• STATED EXERCISE: Rewrite the data below as a numbered list with one line per number, skipping blank lines and omitting the pictures.

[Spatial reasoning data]
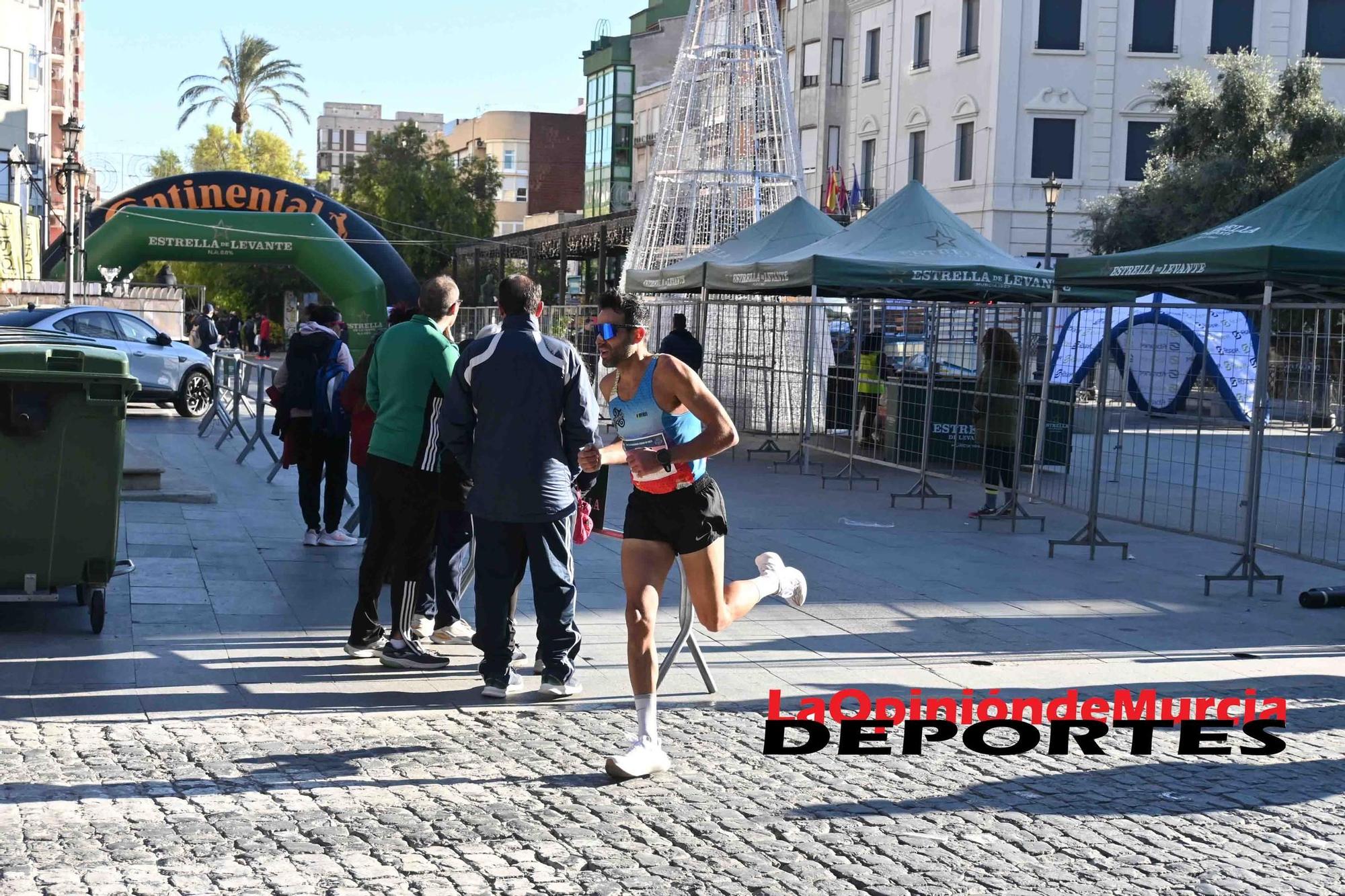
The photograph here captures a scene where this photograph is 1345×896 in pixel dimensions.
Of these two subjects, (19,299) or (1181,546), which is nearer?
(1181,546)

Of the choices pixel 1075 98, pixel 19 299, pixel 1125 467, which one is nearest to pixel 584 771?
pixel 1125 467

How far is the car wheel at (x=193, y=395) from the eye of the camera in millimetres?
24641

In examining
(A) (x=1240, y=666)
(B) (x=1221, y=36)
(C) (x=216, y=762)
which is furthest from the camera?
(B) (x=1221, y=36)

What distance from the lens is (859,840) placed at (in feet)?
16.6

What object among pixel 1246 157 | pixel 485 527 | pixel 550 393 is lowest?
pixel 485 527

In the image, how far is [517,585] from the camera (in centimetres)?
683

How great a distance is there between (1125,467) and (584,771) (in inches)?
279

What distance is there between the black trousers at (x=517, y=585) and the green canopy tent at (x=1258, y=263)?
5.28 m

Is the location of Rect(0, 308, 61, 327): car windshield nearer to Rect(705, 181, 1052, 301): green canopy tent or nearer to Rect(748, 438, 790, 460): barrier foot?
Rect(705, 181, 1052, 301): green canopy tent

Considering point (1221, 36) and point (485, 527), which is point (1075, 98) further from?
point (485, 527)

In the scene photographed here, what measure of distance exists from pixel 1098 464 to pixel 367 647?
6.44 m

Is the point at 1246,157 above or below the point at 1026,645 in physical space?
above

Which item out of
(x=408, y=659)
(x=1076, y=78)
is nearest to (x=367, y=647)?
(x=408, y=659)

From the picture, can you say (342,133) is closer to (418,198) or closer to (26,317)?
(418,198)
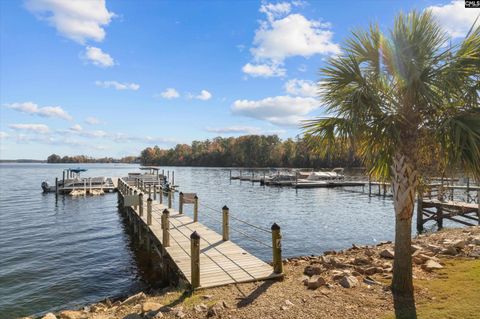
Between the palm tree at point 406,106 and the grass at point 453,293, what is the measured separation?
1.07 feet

• EXERCISE ANSWER:
1. The photograph here captures a scene where this photograph is 1345×896 in pixel dimensions.
2. Of these two subjects, (19,299) or (1181,546), which is nearer?
3. (1181,546)
4. Of the choices pixel 1075 98, pixel 19 299, pixel 1125 467, which one is nearest to pixel 584 771?
5. pixel 1125 467
6. How far is the car wheel at (x=193, y=395) from the eye of the camera in millimetres?
7. 24641
8. In examining
9. (A) (x=1240, y=666)
10. (B) (x=1221, y=36)
11. (C) (x=216, y=762)
12. which is furthest from the camera?
13. (B) (x=1221, y=36)
14. What distance from the lens is (859,840) placed at (in feet)?
15. 16.6
16. What object among pixel 1246 157 | pixel 485 527 | pixel 550 393 is lowest?
17. pixel 485 527
18. In the image, how far is [517,585] from the camera (in centimetres)?
19. 683
20. How great a distance is there between (1125,467) and (584,771) (in inches)?
21. 279
22. What distance is there between the black trousers at (x=517, y=585) and the green canopy tent at (x=1258, y=263)?
23. 5.28 m
24. Is the location of Rect(0, 308, 61, 327): car windshield nearer to Rect(705, 181, 1052, 301): green canopy tent or nearer to Rect(748, 438, 790, 460): barrier foot?
25. Rect(705, 181, 1052, 301): green canopy tent
26. Considering point (1221, 36) and point (485, 527), which is point (1075, 98) further from?
27. point (485, 527)
28. In the scene photographed here, what measure of distance exists from pixel 1098 464 to pixel 367 647?
29. 6.44 m
30. Is the point at 1246,157 above or below the point at 1026,645 in physical space?
31. above
32. Which item out of
33. (x=408, y=659)
34. (x=1076, y=78)
35. is nearest to (x=367, y=647)?
36. (x=408, y=659)
37. From the picture, can you say (342,133) is closer to (418,198) or closer to (26,317)?
38. (418,198)
39. Between the palm tree at point 406,106 and the grass at point 453,293, what is the measured separation?
40. 1.07 feet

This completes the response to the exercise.